EXCERPT PROVIDED ▸
= Beginning of Section =
Featured Guest Blogger
March 1st, 2010
Adria B. Martinelli is a Labor & Employment lawyer, representing and counseling employers and management regarding all types of employment matters. She specializes in pregnancy and family responsibility discrimination, and has presented on these topics to national audiences. Please note that the views of our guest bloggers do not necessarily reflect the views of the Sloan Work and Family Research Network.
In November of 2009, the Genetic Information Nondiscrimination Act went into effect. Title II of the Act, which applies to employers, amends Title VII to prohibit employment discrimination on the basis of genetic information. The Act was intended to address a very specific concern that the advancement of genetic science would lead to employment (and insurance) discrimination based on an individual’s potential to contract a certain disease, and reflected in genetic markers. However, the language of the Act has a far broader reach, and one which may well become one of the more useful weapons in the work-family arsenal.
GINA’s Bite May Be Bigger than Its Bark
GINA has been ballyhooed by many as a “solution in search of a problem” in light of the fact that (1) similar state laws have existed for years without a single case filed under them and (2) the lack of evidence that employers in large numbers were seeking out genetic information on their employees, due to its expense and incremental value as a predictor at this stage of scientific advancement.
The key to GINA’s applicability to work-family/caregiver scenarios is in its definition of “genetic information,” which includes “the genetic tests of family members [of the employee]” and “the manifestation of a disease or disorder in family members [of the employee].” “Family member,” in turn, is defined as “a dependent as used for purposes of ERISA,” and up to a fourth-degree relative (i.e., great-great grandparents and all cousins, aunts, and uncles in between). Notably, the scope includes adoptive children and parents, whose genes are entirely unrelated to the employees’. It is also notable that the “manifestation of a disease or disorder in family members” is not limited to those diseases with genetic markers.
= End of Section =
WHAT IS NEEDED ▸ According to the blog post, when did the Genetic Information Nondiscrimination Act go into effect?

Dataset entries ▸
= Beginning of Section =
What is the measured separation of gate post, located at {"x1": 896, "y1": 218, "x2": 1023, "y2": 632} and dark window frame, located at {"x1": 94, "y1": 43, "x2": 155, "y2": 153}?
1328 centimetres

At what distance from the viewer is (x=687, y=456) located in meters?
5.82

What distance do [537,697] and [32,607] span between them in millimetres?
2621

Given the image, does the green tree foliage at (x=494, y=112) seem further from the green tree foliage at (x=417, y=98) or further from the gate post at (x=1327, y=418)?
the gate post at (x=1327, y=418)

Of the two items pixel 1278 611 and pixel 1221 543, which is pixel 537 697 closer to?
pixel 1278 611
= End of Section =
= Beginning of Section =
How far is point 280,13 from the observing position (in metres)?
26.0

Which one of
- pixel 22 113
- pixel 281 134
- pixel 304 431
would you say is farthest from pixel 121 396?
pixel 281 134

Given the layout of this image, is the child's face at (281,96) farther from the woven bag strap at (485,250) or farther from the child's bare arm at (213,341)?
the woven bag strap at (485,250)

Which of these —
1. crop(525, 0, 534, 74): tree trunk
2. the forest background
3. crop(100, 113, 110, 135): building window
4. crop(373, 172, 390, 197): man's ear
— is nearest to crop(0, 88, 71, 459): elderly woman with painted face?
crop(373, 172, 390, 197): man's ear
= End of Section =
ANSWER TO THE EXERCISE ▸ November 2009